AIM
Echo the material verbatim, starting at the line containing "What is the distance" and continuing through the final line, with both of those lines included. Omit the pictures from the output.
───
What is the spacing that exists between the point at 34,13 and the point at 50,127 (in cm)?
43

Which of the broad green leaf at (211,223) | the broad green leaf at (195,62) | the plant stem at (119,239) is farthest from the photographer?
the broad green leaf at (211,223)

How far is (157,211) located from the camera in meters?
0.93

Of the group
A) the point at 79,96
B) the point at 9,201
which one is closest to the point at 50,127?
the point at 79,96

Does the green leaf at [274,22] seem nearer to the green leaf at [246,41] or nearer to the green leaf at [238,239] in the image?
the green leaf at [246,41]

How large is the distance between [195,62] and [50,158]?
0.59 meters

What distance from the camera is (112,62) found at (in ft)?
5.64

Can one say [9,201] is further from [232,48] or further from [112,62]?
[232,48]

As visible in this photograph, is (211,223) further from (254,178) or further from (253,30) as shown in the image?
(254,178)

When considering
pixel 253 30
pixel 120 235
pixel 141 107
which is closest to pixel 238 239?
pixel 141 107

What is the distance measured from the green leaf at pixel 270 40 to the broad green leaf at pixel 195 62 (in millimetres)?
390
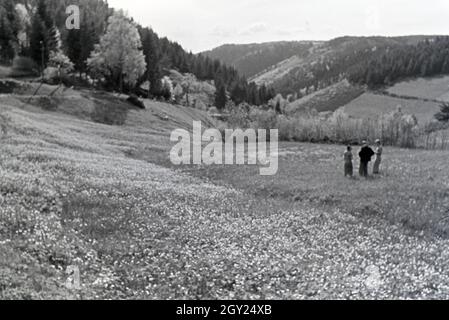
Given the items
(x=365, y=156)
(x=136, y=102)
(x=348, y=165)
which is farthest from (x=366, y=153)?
(x=136, y=102)

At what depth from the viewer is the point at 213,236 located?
57.2 feet

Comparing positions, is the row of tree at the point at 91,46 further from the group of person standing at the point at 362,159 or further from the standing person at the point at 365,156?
the standing person at the point at 365,156

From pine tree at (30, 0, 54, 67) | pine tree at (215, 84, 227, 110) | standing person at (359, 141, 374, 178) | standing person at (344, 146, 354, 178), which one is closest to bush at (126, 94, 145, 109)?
pine tree at (30, 0, 54, 67)

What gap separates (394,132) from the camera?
3937 inches

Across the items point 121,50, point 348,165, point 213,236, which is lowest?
point 213,236

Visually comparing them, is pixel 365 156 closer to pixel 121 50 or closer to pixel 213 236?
pixel 213 236

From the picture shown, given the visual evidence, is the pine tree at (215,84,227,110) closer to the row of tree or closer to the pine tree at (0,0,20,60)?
the row of tree

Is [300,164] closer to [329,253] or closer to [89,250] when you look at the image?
[329,253]

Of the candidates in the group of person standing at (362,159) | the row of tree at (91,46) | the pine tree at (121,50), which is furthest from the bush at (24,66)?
the group of person standing at (362,159)

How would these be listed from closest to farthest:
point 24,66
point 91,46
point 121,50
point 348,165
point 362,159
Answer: point 362,159
point 348,165
point 121,50
point 24,66
point 91,46

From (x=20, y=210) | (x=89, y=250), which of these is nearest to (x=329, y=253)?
(x=89, y=250)

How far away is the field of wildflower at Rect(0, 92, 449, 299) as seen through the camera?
40.1 ft

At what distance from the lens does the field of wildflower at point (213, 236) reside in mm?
12234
───
RESULT
What is the distance measured from the green leaf at pixel 270 40 to the broad green leaf at pixel 195 62 (in millimetres)?
390
Given the items
(x=365, y=156)
(x=136, y=102)
(x=348, y=165)
which is farthest from (x=366, y=153)?
(x=136, y=102)

At what depth from the viewer is the point at 213,236 located?
57.2 feet

Comparing positions, is the row of tree at the point at 91,46 further from the group of person standing at the point at 362,159 or further from the standing person at the point at 365,156?
the standing person at the point at 365,156

From pine tree at (30, 0, 54, 67) | pine tree at (215, 84, 227, 110) | standing person at (359, 141, 374, 178) | standing person at (344, 146, 354, 178), which one is closest to bush at (126, 94, 145, 109)?
pine tree at (30, 0, 54, 67)

What gap separates (394,132) from the camera?
3937 inches

Across the items point 121,50, point 348,165, point 213,236, which is lowest?
point 213,236

Visually comparing them, is pixel 365 156 closer to pixel 121 50 or closer to pixel 213 236?
pixel 213 236

From the picture shown, given the visual evidence, is the pine tree at (215,84,227,110) closer to the row of tree or closer to the pine tree at (0,0,20,60)?
the row of tree

Is [300,164] closer to [329,253] or closer to [89,250] when you look at the image?
[329,253]

Of the candidates in the group of person standing at (362,159) | the row of tree at (91,46) | the pine tree at (121,50), which is furthest from the bush at (24,66)?
the group of person standing at (362,159)

How would these be listed from closest to farthest:
point 24,66
point 91,46
point 121,50
point 348,165
point 362,159
Answer: point 362,159
point 348,165
point 121,50
point 24,66
point 91,46

From (x=20, y=210) | (x=89, y=250), which of these is nearest to (x=329, y=253)?
(x=89, y=250)

How far away is the field of wildflower at Rect(0, 92, 449, 299) as seen through the camera?
40.1 ft

At what distance from the lens does the field of wildflower at point (213, 236) reside in mm?
12234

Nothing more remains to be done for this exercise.